Martin Harwood (44) is a former stock-market trader, and had been unemployed for some time. He is looking forward to leaving his small flat on the outskirts of East London, and starting a new life, in an unspecified European country. At the prize-giving ceremony this morning, he was seen opening champagne, but declined to give more personal information, only answering a few questions. He was later taken away by lottery officials, in a luxury limousine.’
Martin read the short piece a few times, leaving it in the typewriter, unaltered. No more books, no more hassles. Just more money than he could ever spend, and a new life in the sun, away from everything. Now that was more like it.
He went into the bedroom to get changed. Maybe he would eat at the Tapas Bar again tonight, and say his farewells to young Pedro.

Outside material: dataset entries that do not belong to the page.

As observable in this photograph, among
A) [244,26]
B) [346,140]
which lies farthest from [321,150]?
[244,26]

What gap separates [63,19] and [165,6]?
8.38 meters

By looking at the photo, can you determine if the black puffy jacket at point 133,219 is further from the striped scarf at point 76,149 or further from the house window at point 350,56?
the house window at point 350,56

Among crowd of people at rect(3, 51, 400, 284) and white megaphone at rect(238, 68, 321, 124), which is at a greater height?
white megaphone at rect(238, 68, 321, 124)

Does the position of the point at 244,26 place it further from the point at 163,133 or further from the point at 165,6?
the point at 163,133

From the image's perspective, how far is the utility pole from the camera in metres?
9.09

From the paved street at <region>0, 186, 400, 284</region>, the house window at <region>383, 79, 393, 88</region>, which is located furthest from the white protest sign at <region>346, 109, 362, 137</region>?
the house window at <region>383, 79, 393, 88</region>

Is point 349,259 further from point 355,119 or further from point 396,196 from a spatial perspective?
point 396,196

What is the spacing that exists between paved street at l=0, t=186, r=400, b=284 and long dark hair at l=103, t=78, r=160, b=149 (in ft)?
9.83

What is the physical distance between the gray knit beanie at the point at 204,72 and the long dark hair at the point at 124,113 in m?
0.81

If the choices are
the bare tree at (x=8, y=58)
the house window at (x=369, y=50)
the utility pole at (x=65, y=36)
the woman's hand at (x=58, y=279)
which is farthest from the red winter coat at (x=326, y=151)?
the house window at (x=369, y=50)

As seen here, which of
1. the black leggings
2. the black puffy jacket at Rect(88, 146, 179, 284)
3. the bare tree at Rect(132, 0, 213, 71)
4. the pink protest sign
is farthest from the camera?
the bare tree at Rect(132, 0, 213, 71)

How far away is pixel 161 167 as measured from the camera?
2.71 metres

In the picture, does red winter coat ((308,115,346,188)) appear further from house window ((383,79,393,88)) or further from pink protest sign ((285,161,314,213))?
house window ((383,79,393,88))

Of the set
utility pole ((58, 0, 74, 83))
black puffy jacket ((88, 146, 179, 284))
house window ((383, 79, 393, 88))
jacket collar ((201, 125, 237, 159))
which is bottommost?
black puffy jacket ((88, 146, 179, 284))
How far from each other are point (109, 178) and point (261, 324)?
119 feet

Or maybe he would say nothing.
As he stirred, Martin’s mouth felt dry. He could hear a humming sound in the back of his mind, and the sudden squawking of a bird outside made him sit up. Despite bright sunshine flooding in, the air in the room was chilly. It took a moment for him to work it out. Air-conditioning, that was the humming noise. There was movement on the bed next to him, and he turned slowly, wondering what was going on. A woman was stretched out; soft arms above her head, pendulous breasts sagging to the sides, each resting on the sheet covering the mattress. And where they attached to her body, the weight of them seemed to be trying to tear them free from her chest. He sat up quietly, examining her in detail. Under her arms, a large area of dark dots indicated hair regrowth, and lower down, before being hidden by the duvet, her body showed signs of being well-covered by flesh, which rippled like small corrugations above her unseen hips. Long and thick dark hair was draped across her face, concealing her features.

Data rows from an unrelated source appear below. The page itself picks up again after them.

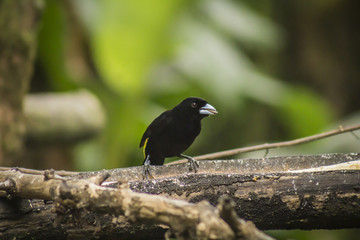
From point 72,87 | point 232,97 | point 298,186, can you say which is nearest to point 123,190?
point 298,186

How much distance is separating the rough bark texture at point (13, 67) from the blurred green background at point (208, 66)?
0.87 metres

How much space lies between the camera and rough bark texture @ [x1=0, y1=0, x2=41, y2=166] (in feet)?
14.8

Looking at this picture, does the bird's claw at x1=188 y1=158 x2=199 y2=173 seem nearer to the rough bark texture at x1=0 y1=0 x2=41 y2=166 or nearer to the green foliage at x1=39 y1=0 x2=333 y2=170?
the rough bark texture at x1=0 y1=0 x2=41 y2=166

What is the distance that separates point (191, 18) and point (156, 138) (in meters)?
4.72

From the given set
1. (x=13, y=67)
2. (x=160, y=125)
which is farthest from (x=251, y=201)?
(x=13, y=67)

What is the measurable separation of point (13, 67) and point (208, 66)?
2.98m

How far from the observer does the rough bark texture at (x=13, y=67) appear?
4.50m

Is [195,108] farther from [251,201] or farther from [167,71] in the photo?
[167,71]

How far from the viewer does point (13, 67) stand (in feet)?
14.8

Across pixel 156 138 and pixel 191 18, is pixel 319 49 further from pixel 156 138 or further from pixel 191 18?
pixel 156 138

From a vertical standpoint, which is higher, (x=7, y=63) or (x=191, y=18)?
(x=191, y=18)

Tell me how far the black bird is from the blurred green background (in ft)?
6.42

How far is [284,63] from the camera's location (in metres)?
10.3

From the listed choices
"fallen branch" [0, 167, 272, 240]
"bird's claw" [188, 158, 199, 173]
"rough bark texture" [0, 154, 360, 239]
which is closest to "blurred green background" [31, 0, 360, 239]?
"bird's claw" [188, 158, 199, 173]
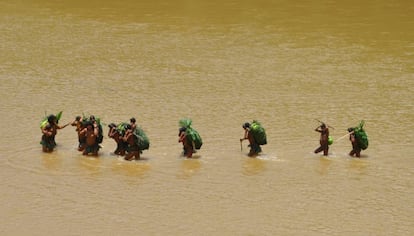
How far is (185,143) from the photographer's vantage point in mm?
13734

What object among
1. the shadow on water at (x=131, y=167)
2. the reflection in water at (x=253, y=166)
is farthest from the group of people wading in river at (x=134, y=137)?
the reflection in water at (x=253, y=166)

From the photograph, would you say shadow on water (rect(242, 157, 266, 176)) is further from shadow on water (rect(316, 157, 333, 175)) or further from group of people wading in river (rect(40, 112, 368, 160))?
shadow on water (rect(316, 157, 333, 175))

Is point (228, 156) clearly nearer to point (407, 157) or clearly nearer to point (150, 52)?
point (407, 157)

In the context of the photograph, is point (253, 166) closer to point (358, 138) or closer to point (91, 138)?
point (358, 138)

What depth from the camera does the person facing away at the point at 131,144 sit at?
13.5 metres

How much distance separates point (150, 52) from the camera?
22.2 m

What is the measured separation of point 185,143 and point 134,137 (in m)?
0.93

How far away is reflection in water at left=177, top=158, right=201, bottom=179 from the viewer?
13123 millimetres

He was still staring as she suddenly moved the hair away, and opened her eyes. She raised her eyebrows, no doubt puzzled by his expression. He tried to think hard, forcing that last moment of sleep from his brain. Then it came to him, like rewinding a DVD, and watching the scene again.

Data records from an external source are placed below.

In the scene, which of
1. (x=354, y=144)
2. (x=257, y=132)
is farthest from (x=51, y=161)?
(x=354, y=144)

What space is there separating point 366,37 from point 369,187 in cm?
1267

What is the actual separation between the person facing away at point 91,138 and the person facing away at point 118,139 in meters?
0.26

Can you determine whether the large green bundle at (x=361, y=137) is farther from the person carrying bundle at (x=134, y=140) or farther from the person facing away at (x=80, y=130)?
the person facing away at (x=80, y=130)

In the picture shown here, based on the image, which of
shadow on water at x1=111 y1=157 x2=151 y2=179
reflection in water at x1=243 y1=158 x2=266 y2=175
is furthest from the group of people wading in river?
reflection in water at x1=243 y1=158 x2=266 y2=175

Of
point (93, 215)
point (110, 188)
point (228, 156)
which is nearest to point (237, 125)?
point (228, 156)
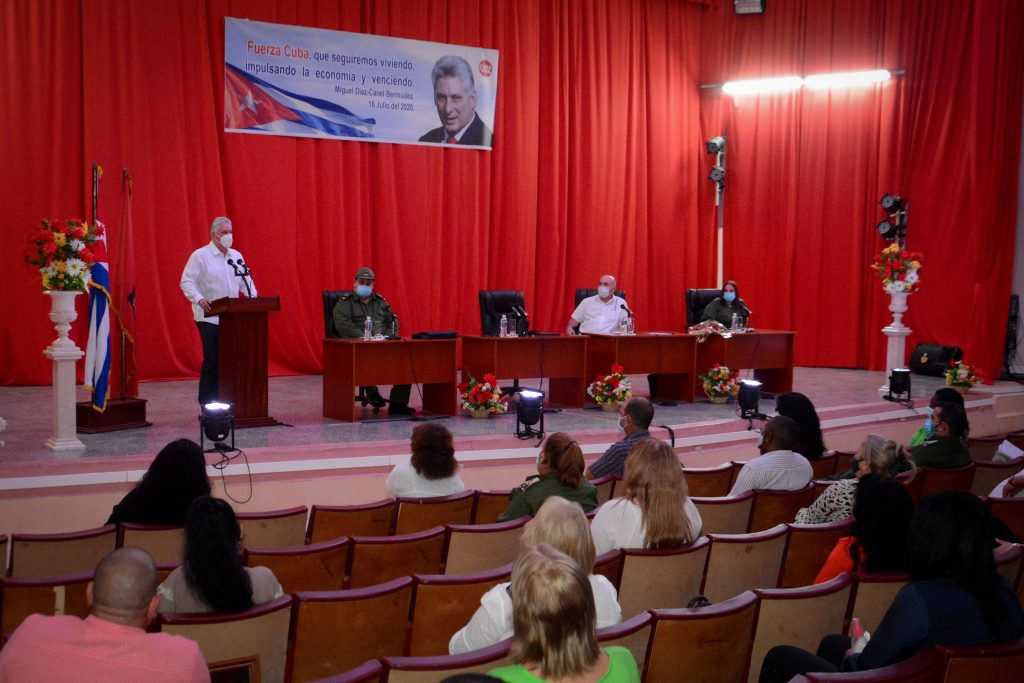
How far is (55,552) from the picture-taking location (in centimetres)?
346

A bank branch, a perspex window. The sly smile, and flirtatious look. The name tag. He couldn’t hide the surprise in his voice as he spoke. “Vanessa? Vanessa from the bank?” She shook her head, smiling; small creases at the corners of her mouth suddenly making her look very attractive, as they combined into two lines. “Yes, it’s still me, Martin. What is it? A bad dream or something? Maybe you were expecting someone else to be in bed with you? Like that girl who helps the cleaning lady perhaps?” Her tone was friendly. Teasing. She rolled over to the edge, and stood up. Her naked body was very tanned, with no tan lines visible. “I need to pee. Do you want me to bring you back a coffee?” He nodded, mesmerised by her hairless nakedness, and the deep curves of her figure. She looked just as he remembered her from the bank.
Except she was wearing clothes last time.
Martin propped himself up on the pillows, looking around the bright room, with its unusual decor. He felt like he was on holiday. He was definitely not in England, but other than that, he didn’t have a clue. Here he was, with the woman from the bank. It was something, definitely not a one-night stand, he sensed that. She was familiar, easy in his company, confident being naked around him. He was determined not to just let it all wash over him this time. He wanted to know the hows, whys, and whens. The pieces had to fit together for once, as he was tired of these fresh starts every morning, and the unseen effects that blighted the eventual outcome. He made up his mind to have a serious talk with Vanessa when she came back with the coffee. It didn’t matter if she thought he was crazy, he was going to ask some questions.
A lot of questions.
Looking around the room again, a moment of panic set in.
He couldn’t see the old Remington anywhere.